→ Verplichte opdrachten:
1: Geef in twee zinnen een samenvatting van de leestekst.
2: Welke breedte heeft volgens de leestekst de kleine groenstrook die de plankaart aan de zuidzijde van het plan suggereert?

→ Leestekst:
★ ★ ★ ★ ★
4.2. Het plan voorziet in de realisatie van 30 woningen, waarbij het plangebied aan de oost-, zuid- en westzijde wordt omringd door reeds bestaande bebouwing. Gelet op de omvang van het plangebied en het te realiseren aantal woningen ziet de Afdeling in hetgeen [appellant] en anderen naar voren hebben gebracht geen aanleiding voor het oordeel dat de raad zich niet in redelijkheid op het standpunt heeft kunnen stellen dat een invulling van het plangebied met dit aantal woningen op zichzelf aanvaardbaar is.
Het betoog faalt.
5. [appellant] en anderen betogen dat de groenstrook aan de zuidzijde van het plangebied, tussen het plangebied en de woningen aan Calluna 63 t/m 83, te beperkt van omvang is. [appellant] en anderen wijzen op de plankaart, die suggereert dat aan de zuidzijde van het plan een kleine groenstrook met een breedte van 5 m overblijft, terwijl die groenstrook behoort tot de zes zuidelijke, nog uit te geven, percelen van het plan. De beperkte, niet openbare, groenstrook uit het plan is volgens [appellant] en anderen in strijd met de verwachtingen die tijdens de voorprocedure zijn gewekt, zodat sprake is van strijd met het vertrouwensbeginsel.
★ ★ ★ ★ ★
→ Aangeleverd materiaal:
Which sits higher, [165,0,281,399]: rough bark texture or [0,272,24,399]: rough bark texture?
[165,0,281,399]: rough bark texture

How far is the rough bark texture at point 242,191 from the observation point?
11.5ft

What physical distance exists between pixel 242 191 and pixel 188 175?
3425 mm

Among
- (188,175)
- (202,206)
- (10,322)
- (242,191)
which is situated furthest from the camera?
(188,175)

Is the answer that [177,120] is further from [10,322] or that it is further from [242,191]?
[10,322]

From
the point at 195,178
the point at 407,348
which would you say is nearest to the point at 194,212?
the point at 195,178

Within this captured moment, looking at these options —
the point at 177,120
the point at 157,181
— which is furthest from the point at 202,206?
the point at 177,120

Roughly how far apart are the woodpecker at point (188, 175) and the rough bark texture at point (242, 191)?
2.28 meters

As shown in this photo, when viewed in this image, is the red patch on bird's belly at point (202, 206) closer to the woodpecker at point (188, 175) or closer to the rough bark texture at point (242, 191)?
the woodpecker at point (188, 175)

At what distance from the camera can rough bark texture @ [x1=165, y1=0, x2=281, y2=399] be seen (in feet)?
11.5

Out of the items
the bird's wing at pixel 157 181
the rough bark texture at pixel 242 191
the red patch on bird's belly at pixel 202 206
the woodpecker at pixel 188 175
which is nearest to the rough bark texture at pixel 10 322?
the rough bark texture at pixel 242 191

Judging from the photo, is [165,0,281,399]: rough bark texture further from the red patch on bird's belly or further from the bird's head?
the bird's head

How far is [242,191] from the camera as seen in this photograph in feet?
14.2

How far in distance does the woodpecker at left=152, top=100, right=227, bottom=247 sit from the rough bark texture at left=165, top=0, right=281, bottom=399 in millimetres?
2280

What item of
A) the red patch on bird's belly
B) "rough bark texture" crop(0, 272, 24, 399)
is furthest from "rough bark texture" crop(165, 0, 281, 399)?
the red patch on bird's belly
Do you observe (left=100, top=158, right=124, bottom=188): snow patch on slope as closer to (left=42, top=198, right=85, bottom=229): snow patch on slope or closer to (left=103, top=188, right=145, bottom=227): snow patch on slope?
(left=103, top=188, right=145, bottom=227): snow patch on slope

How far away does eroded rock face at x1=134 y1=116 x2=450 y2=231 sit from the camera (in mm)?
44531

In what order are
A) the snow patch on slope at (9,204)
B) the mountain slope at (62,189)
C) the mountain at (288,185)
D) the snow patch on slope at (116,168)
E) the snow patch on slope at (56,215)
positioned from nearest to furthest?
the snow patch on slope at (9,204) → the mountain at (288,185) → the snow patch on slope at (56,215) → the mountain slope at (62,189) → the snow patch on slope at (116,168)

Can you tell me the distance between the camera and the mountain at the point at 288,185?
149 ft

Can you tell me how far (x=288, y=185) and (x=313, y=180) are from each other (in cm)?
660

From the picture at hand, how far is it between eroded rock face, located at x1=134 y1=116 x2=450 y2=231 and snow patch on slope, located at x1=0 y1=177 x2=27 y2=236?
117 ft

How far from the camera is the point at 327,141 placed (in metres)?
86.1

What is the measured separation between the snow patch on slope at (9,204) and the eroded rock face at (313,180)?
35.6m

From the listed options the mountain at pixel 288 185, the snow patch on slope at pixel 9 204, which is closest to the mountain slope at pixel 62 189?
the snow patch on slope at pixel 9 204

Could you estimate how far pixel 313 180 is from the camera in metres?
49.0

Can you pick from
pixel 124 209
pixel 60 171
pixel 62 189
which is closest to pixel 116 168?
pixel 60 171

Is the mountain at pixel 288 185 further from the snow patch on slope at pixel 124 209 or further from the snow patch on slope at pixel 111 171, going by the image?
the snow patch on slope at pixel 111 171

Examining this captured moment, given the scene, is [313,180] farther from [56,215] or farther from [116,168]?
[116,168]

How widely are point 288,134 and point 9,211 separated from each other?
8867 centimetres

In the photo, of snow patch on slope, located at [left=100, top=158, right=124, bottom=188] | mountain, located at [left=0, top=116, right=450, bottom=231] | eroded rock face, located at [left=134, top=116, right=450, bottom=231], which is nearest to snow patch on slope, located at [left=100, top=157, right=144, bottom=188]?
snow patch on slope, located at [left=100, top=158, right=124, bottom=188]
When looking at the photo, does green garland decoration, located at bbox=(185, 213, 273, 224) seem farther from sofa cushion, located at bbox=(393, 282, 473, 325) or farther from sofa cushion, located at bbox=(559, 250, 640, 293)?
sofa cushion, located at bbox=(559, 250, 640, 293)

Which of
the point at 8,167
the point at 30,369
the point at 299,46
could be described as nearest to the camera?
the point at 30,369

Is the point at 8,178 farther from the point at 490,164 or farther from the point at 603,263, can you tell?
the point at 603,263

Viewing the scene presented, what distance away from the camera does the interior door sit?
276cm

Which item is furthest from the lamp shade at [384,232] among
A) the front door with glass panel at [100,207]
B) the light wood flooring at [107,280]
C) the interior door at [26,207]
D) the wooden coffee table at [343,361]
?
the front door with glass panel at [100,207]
★ ★ ★ ★ ★
→ Antwoordenlijst:
1: Het plan voorziet in 30 woningen in een plangebied dat aan de oost-, zuid- en westzijde door bestaande bebouwing wordt omringd, en de Afdeling ziet geen aanleiding voor het oordeel dat de raad dit aantal niet in redelijkheid aanvaardbaar kon vinden. Verder betogen [appellant] en anderen dat de groenstrook aan de zuidzijde te beperkt van omvang is en dat dit in strijd is met het vertrouwensbeginsel vanwege verwachtingen die tijdens de voorprocedure zijn gewekt.

2: 5 m.